• **DOSTARCZONY TEKST**
•••••
Ale kiedy coś zapiszesz, to tak jakbyś zrobił segregator z etykietą. Twoja podświadomość wie: „To jest ważne, to trzeba przechować i na to reagować.”

Dlatego często zdarza się, że po zapisaniu intencji zaczynasz zauważać znaki, okazje, ludzi — nie dlatego, że nagle pojawiły się znikąd, tylko dlatego, że Twój umysł wreszcie nastawił na nie antenę.

2.4. Mini eksperyment: zapisz jedno zdanie i obserwuj

Weź kartkę i długopis. Napisz:

👉 „Moja intencja na dziś to zauważyć coś dobrego, co wcześniej by mi umknęło.”

Tylko tyle. Jedno zdanie.

A potem sprawdź, co się stanie w ciągu dnia. Może usłyszysz miły komplement. Może dostrzeżesz, że słońce pięknie świeci przez okno. Może ktoś uśmiechnie się do Ciebie w sklepie.

To drobiazgi — ale właśnie od nich zaczyna się moc pisania intencji.

Podsumowanie

Myśli są ulotne. Słowa zapisane zostają.

Kiedy piszesz intencję, nie tylko utrwalasz ją w pamięci — dajesz jej siłę, by stała się częścią Twojego dnia.

Rozdział 3. Jak formułować intencje, żeby działały

3.1. Zasada pozytywności — „bez NIE”

Twoja podświadomość nie rozumie słowa „nie”.

Gdy napiszesz: „Nie chcę być zestresowany”, to Twój mózg widzi… stres.

Kiedy piszesz: „Moja intencja to czuć spokój” — umysł zaczyna szukać spokoju.
•••••
• **SUROWE DANE**
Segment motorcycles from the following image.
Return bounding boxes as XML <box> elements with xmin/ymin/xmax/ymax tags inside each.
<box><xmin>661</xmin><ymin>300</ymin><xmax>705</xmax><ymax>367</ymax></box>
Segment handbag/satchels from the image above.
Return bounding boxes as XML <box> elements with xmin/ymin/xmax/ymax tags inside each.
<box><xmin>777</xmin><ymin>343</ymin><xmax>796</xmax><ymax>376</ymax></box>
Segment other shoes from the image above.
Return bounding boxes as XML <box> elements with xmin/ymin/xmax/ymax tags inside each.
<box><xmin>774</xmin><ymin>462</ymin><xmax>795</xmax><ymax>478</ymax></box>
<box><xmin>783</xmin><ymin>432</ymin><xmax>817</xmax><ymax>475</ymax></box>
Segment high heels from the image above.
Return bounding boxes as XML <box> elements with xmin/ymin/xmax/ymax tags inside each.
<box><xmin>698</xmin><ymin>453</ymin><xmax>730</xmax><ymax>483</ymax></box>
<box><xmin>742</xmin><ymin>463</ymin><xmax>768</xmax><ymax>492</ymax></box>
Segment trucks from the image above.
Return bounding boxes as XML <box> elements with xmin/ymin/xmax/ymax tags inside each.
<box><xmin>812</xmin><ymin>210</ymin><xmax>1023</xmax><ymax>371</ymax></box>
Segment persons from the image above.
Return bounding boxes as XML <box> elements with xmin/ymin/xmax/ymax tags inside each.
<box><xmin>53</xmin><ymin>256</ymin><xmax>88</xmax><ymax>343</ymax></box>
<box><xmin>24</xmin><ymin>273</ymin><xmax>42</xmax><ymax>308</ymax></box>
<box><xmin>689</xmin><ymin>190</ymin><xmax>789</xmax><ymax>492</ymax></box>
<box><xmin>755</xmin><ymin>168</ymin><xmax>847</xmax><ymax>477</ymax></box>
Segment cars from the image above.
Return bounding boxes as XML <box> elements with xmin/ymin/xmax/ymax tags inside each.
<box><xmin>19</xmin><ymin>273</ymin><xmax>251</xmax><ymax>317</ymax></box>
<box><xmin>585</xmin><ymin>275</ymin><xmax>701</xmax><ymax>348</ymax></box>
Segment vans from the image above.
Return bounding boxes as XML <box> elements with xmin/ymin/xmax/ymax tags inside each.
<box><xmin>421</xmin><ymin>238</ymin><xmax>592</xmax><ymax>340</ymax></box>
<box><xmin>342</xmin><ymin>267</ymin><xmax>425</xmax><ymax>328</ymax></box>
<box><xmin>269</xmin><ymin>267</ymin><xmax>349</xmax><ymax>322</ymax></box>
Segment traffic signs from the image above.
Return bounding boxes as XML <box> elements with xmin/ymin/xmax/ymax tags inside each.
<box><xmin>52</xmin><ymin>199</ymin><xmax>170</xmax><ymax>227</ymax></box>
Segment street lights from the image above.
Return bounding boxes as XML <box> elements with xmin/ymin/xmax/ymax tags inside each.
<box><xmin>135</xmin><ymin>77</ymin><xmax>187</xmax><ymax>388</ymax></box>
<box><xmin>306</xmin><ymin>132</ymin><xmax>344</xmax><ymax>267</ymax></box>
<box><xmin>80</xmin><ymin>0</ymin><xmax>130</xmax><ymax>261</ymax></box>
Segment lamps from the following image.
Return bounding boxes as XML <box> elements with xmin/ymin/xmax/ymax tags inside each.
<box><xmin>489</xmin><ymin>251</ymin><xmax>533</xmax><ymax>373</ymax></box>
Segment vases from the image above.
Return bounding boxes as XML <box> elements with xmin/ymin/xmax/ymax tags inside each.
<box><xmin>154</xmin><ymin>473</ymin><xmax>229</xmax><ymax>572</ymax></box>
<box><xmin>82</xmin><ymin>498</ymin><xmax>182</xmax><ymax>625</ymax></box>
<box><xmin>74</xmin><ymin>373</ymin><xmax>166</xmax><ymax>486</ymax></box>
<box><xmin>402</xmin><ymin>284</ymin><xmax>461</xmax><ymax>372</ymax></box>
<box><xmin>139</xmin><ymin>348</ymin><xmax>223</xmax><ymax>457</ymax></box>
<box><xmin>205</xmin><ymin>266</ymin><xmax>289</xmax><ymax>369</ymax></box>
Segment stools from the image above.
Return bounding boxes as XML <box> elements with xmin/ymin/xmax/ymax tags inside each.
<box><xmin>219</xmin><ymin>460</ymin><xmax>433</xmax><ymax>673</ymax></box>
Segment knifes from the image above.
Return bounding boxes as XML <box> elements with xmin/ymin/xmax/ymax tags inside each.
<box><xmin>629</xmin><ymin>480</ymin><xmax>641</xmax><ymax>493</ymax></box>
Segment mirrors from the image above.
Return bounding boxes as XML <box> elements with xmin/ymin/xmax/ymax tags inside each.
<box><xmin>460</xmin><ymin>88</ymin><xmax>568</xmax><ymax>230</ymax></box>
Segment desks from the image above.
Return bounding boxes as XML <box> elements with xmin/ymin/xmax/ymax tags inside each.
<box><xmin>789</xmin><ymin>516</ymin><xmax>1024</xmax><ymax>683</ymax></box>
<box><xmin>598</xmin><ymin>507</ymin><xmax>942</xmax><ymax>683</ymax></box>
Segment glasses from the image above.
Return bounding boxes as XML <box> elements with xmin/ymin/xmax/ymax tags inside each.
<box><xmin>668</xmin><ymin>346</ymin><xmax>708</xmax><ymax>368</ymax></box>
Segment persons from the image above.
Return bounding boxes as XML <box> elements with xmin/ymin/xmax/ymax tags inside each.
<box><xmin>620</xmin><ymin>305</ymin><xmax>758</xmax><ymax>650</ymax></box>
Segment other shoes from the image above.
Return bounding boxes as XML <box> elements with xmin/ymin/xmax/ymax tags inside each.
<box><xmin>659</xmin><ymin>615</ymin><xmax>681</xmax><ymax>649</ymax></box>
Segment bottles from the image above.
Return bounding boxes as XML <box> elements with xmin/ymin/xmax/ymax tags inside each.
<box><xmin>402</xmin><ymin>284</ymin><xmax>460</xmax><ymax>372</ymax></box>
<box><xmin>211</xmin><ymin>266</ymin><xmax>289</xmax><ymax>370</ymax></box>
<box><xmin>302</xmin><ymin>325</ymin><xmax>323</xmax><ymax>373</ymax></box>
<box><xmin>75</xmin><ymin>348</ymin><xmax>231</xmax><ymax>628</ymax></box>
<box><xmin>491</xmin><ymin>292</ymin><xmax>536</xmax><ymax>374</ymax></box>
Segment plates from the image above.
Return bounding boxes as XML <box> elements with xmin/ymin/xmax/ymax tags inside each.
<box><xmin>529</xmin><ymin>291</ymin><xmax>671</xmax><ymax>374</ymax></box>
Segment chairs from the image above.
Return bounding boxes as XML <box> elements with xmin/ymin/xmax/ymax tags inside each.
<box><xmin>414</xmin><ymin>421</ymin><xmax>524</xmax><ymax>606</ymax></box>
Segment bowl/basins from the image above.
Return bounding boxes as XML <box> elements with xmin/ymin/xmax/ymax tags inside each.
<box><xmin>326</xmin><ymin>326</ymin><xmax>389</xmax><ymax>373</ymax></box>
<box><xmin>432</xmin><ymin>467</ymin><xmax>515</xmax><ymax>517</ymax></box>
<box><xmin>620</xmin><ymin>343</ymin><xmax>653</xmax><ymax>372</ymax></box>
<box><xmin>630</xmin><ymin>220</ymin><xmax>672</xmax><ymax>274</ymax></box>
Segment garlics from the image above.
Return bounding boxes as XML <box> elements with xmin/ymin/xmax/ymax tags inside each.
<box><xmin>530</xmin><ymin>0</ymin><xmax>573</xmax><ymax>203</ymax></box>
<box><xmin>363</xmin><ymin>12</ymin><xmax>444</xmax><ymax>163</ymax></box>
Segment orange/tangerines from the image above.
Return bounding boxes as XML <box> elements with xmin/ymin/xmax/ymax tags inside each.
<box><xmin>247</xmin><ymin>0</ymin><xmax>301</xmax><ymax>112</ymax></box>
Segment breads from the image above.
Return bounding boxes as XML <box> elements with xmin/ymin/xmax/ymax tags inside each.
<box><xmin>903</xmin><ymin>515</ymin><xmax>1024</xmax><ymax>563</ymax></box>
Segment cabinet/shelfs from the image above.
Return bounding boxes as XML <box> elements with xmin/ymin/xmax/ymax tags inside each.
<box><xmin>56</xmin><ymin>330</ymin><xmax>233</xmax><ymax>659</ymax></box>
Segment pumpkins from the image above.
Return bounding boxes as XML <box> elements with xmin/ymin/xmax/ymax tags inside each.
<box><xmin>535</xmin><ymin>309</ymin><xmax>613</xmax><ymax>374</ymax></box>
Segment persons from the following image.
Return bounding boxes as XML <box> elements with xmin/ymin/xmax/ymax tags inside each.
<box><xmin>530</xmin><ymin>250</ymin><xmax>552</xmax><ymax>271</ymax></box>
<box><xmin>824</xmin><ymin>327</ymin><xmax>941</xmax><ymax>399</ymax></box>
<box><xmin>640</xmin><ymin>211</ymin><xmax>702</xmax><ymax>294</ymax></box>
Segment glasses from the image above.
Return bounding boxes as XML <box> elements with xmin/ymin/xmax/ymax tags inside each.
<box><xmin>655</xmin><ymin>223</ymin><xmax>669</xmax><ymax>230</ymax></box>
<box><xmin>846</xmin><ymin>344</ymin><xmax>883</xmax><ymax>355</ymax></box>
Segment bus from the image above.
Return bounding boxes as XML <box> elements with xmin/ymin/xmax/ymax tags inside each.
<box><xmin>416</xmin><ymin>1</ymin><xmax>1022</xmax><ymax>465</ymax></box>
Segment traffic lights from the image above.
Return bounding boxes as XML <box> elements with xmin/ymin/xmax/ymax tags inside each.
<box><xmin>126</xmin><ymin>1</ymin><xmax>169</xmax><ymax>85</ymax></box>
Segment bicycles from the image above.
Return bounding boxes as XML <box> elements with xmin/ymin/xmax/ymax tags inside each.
•••••
• **ZADANIA PISEMNE**
- A) Zwróć bez żadnych zmian wiersze rekordów, zaczynając od wiersza zawierającego „Segment bicycles from the image above.” i idąc dalej aż do końca rekordów. Uwzględnij oba skrajne wiersze.
- B) Poprowadź dalej tekst o zapisywaniu intencji od miejsca, w którym się kończy.
Tekst i rekordy pochodzą z różnych źródeł.

• **WYNIKI KOŃCOWE**
- A)
Segment bicycles from the image above.
Return bounding boxes as XML <box> elements with xmin/ymin/xmax/ymax tags inside each.

- B)
👉 Zawsze pisz o tym, czego chcesz doświadczać, a nie o tym, czego chcesz uniknąć.

3.2. Czas teraźniejszy zamiast „kiedyś”

Intencja działa tu i teraz.

„Będę spokojniejszy” brzmi jak obietnica na przyszłość, której nikt nie sprawdzi.

„Jestem spokojny i oddycham głęboko” — to coś, co możesz poczuć już teraz.

👉 Formułuj intencje tak, jakby już były Twoją rzeczywistością.

3.3. Konkret i prostota — mniej znaczy więcej

Im prostsza intencja, tym mocniejsza.

— Zamiast: „Moja intencja to poprawić wszystkie aspekty mojego życia, w tym zdrowie, relacje i finanse”

— Napisz: „Moja intencja to dziś zadbać o swoje ciało”.

Jedno zdanie = jeden kierunek.

Nie próbuj zawrzeć całego wszechświata w jednym zdaniu 😉.

3.4. Ćwiczenie: zamień cele na intencje

Weź trzy swoje cele. Teraz przepisz je na intencje.

🔹 Cel: „Chcę schudnąć 5 kg.”

👉 Intencja: „Dbam o swoje ciało i czuję się w nim lekko.”

🔹 Cel: „Chcę awansu w pracy.”

👉 Intencja: „Jestem otwarty na nowe możliwości zawodowe i pokazuję swoje umiejętności.”

🔹 Cel: „Chcę lepszej relacji z partnerem.”

👉 Intencja: „Jestem obecny w naszej relacji i wnoszę do niej więcej czułości.”

Zobacz różnicę? Cel to punkt na mapie. Intencja to sposób, w jaki idziesz drogą.

Podsumowanie

Dobre intencje mają trzy cechy:

— Są pozytywne (mówią, czego chcesz, a nie czego unikasz).

— Są w czasie teraźniejszym (jakby już się działy).

— Są proste i konkretne (jedno zdanie, jeden kierunek).

Rozdział 4. Najczęstsze błędy przy pisaniu intencji

4.1. „Będę…” — czyli odkładanie na jutro

„Będę spokojniejszy”, „będę dbać o siebie”, „będę lepiej słuchać innych”…

Słowo „będę” jest jak przycisk „później” w budziku.

Tyle że zamiast drzemki 10 minut, możesz przespać… całe życie 😉.

👉 Zamiast „Będę spokojniejszy” — napisz: „Jestem spokojny teraz”.

4.2. Intencje zbyt ogólne i rozwlekłe

„Moja intencja to poprawić wszystko w moim życiu i być szczęśliwym człowiekiem zawsze i wszędzie…”

Brzmi ładnie, ale to jak zamówienie w restauracji: „Poproszę wszystko z menu.”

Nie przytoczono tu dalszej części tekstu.